Copy every line of the material below word for word, with nothing changed.
>> START
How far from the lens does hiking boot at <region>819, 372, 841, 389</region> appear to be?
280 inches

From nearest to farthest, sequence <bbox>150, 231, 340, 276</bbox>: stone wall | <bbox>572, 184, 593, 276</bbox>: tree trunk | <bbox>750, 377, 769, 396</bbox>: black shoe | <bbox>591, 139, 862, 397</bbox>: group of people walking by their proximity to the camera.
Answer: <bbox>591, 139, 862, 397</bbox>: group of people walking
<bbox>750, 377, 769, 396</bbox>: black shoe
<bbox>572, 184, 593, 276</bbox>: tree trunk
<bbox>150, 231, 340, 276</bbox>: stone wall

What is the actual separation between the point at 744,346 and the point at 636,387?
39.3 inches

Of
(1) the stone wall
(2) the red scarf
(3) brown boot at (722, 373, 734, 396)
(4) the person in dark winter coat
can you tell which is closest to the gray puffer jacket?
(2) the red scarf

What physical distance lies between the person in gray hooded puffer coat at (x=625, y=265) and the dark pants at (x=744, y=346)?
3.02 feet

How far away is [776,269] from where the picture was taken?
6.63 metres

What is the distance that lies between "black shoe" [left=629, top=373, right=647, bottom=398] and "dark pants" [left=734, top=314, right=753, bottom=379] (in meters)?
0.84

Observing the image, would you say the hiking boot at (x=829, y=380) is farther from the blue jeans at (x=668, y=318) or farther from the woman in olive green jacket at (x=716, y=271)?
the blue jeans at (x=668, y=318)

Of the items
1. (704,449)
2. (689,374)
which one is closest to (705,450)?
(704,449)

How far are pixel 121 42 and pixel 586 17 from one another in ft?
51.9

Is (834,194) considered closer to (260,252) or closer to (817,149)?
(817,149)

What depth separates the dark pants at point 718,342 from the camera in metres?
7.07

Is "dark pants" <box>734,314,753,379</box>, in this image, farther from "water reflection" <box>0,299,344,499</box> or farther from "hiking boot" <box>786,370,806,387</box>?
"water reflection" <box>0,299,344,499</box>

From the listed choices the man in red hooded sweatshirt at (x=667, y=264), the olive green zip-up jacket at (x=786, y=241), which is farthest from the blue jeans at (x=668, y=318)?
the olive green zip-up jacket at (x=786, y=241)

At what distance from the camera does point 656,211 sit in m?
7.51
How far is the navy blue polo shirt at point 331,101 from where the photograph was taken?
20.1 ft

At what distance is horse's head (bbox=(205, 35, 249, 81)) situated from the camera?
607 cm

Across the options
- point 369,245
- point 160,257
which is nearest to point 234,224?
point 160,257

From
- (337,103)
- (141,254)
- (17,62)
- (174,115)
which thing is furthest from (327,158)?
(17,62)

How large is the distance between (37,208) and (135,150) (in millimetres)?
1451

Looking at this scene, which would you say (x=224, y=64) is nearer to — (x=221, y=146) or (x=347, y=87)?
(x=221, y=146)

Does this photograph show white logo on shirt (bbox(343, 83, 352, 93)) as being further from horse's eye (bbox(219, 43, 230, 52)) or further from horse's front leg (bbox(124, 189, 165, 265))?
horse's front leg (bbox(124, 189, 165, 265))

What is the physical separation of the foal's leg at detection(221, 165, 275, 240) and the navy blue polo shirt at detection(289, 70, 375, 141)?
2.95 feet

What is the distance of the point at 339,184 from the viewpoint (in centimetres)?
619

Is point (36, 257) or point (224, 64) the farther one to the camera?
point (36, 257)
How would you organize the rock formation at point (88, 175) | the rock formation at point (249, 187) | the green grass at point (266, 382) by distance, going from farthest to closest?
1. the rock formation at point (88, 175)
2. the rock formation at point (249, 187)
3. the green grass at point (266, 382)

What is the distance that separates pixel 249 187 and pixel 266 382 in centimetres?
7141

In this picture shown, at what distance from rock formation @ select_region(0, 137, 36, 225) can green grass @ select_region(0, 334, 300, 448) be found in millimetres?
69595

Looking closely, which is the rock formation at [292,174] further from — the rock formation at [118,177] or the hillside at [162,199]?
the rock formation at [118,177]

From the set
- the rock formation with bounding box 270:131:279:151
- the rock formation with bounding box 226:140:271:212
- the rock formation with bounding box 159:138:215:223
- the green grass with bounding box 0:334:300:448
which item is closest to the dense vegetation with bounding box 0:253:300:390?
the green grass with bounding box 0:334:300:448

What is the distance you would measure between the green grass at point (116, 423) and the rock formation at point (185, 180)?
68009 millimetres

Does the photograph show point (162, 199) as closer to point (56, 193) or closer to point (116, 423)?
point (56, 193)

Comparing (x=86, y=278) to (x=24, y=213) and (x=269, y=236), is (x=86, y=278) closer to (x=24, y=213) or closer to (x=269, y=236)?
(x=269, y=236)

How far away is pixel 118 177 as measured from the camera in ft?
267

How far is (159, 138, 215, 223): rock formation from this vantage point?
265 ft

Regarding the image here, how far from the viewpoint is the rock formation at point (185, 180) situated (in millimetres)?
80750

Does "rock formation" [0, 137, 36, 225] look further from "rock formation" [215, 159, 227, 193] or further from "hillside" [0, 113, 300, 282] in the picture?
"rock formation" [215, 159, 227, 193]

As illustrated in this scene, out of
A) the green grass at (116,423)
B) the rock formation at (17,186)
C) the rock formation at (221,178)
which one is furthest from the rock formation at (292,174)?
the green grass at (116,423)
>> END
The response:
How far from the lens does hiking boot at <region>819, 372, 841, 389</region> appear to be?
280 inches

From nearest to farthest, sequence <bbox>150, 231, 340, 276</bbox>: stone wall | <bbox>572, 184, 593, 276</bbox>: tree trunk | <bbox>750, 377, 769, 396</bbox>: black shoe | <bbox>591, 139, 862, 397</bbox>: group of people walking by their proximity to the camera.
Answer: <bbox>591, 139, 862, 397</bbox>: group of people walking
<bbox>750, 377, 769, 396</bbox>: black shoe
<bbox>572, 184, 593, 276</bbox>: tree trunk
<bbox>150, 231, 340, 276</bbox>: stone wall

What is the actual separation between the point at 744,346 and the point at 636,387?
39.3 inches

Of
(1) the stone wall
(2) the red scarf
(3) brown boot at (722, 373, 734, 396)
(4) the person in dark winter coat
can you tell which is closest to the gray puffer jacket?
(2) the red scarf

What physical distance lies between the person in gray hooded puffer coat at (x=625, y=265) and the dark pants at (x=744, y=346)?
3.02 feet

How far away is [776,269] from where the picture was taken?
6.63 metres

What is the distance that lies between "black shoe" [left=629, top=373, right=647, bottom=398] and "dark pants" [left=734, top=314, right=753, bottom=379] (in meters)?
0.84

Observing the image, would you say the hiking boot at (x=829, y=380) is farther from the blue jeans at (x=668, y=318) or farther from the woman in olive green jacket at (x=716, y=271)?
the blue jeans at (x=668, y=318)

Of the items
1. (704,449)
2. (689,374)
which one is closest to (705,450)?
(704,449)

How far are pixel 121 42 and pixel 586 17 from one another in ft?
51.9

Is (834,194) considered closer to (260,252) or closer to (817,149)?
(817,149)

What depth separates the dark pants at point 718,342 from the camera in metres?
7.07

Is "dark pants" <box>734,314,753,379</box>, in this image, farther from "water reflection" <box>0,299,344,499</box> or farther from "hiking boot" <box>786,370,806,387</box>?
"water reflection" <box>0,299,344,499</box>

From the listed choices the man in red hooded sweatshirt at (x=667, y=264), the olive green zip-up jacket at (x=786, y=241), which is farthest from the blue jeans at (x=668, y=318)?
the olive green zip-up jacket at (x=786, y=241)

At what distance from the camera does point 656,211 sit in m?
7.51
How far is the navy blue polo shirt at point 331,101 from where the photograph was taken?
20.1 ft

At what distance is horse's head (bbox=(205, 35, 249, 81)) situated from the camera?
607 cm

Across the options
- point 369,245
- point 160,257
which is nearest to point 234,224?
point 160,257

From
- (337,103)
- (141,254)
- (17,62)
- (174,115)
which thing is furthest from (327,158)?
(17,62)

How large is the distance between (37,208) and (135,150) (in millimetres)?
1451

Looking at this scene, which would you say (x=224, y=64) is nearer to — (x=221, y=146) or (x=347, y=87)?
(x=221, y=146)

Does this photograph show white logo on shirt (bbox(343, 83, 352, 93)) as being further from horse's eye (bbox(219, 43, 230, 52)) or further from horse's front leg (bbox(124, 189, 165, 265))?
horse's front leg (bbox(124, 189, 165, 265))

What is the physical separation of the foal's leg at detection(221, 165, 275, 240) and the navy blue polo shirt at detection(289, 70, 375, 141)?
2.95 feet

What is the distance of the point at 339,184 from the viewpoint (in centimetres)?
619

Is point (36, 257) or point (224, 64) the farther one to the camera?
point (36, 257)
How would you organize the rock formation at point (88, 175) | the rock formation at point (249, 187) | the green grass at point (266, 382) by distance, going from farthest to closest?
1. the rock formation at point (88, 175)
2. the rock formation at point (249, 187)
3. the green grass at point (266, 382)

What is the distance that separates pixel 249 187 and pixel 266 382 in centimetres?
7141

In this picture shown, at what distance from rock formation @ select_region(0, 137, 36, 225) can green grass @ select_region(0, 334, 300, 448) be found in millimetres?
69595

Looking closely, which is the rock formation at [292,174] further from — the rock formation at [118,177] or the hillside at [162,199]?
the rock formation at [118,177]

From the set
- the rock formation with bounding box 270:131:279:151
- the rock formation with bounding box 226:140:271:212
- the rock formation with bounding box 159:138:215:223
- the green grass with bounding box 0:334:300:448
which item is closest to the dense vegetation with bounding box 0:253:300:390?
the green grass with bounding box 0:334:300:448

What is the distance you would measure between the green grass at point (116, 423) and the rock formation at point (185, 180)?
68009 millimetres

Does the photograph show point (162, 199) as closer to point (56, 193) or closer to point (116, 423)?
point (56, 193)

Comparing (x=86, y=278) to (x=24, y=213) and (x=269, y=236), is (x=86, y=278) closer to (x=24, y=213) or closer to (x=269, y=236)?
(x=269, y=236)

How far away is pixel 118 177 as measured from the camera in ft?
267

How far is (159, 138, 215, 223): rock formation from this vantage point?
265 ft

Regarding the image here, how far from the viewpoint is the rock formation at point (185, 180) situated (in millimetres)?
80750

Does "rock formation" [0, 137, 36, 225] look further from "rock formation" [215, 159, 227, 193] or further from "hillside" [0, 113, 300, 282] in the picture?
"rock formation" [215, 159, 227, 193]

As illustrated in this scene, out of
A) the green grass at (116,423)
B) the rock formation at (17,186)
C) the rock formation at (221,178)
which one is furthest from the rock formation at (292,174)?
the green grass at (116,423)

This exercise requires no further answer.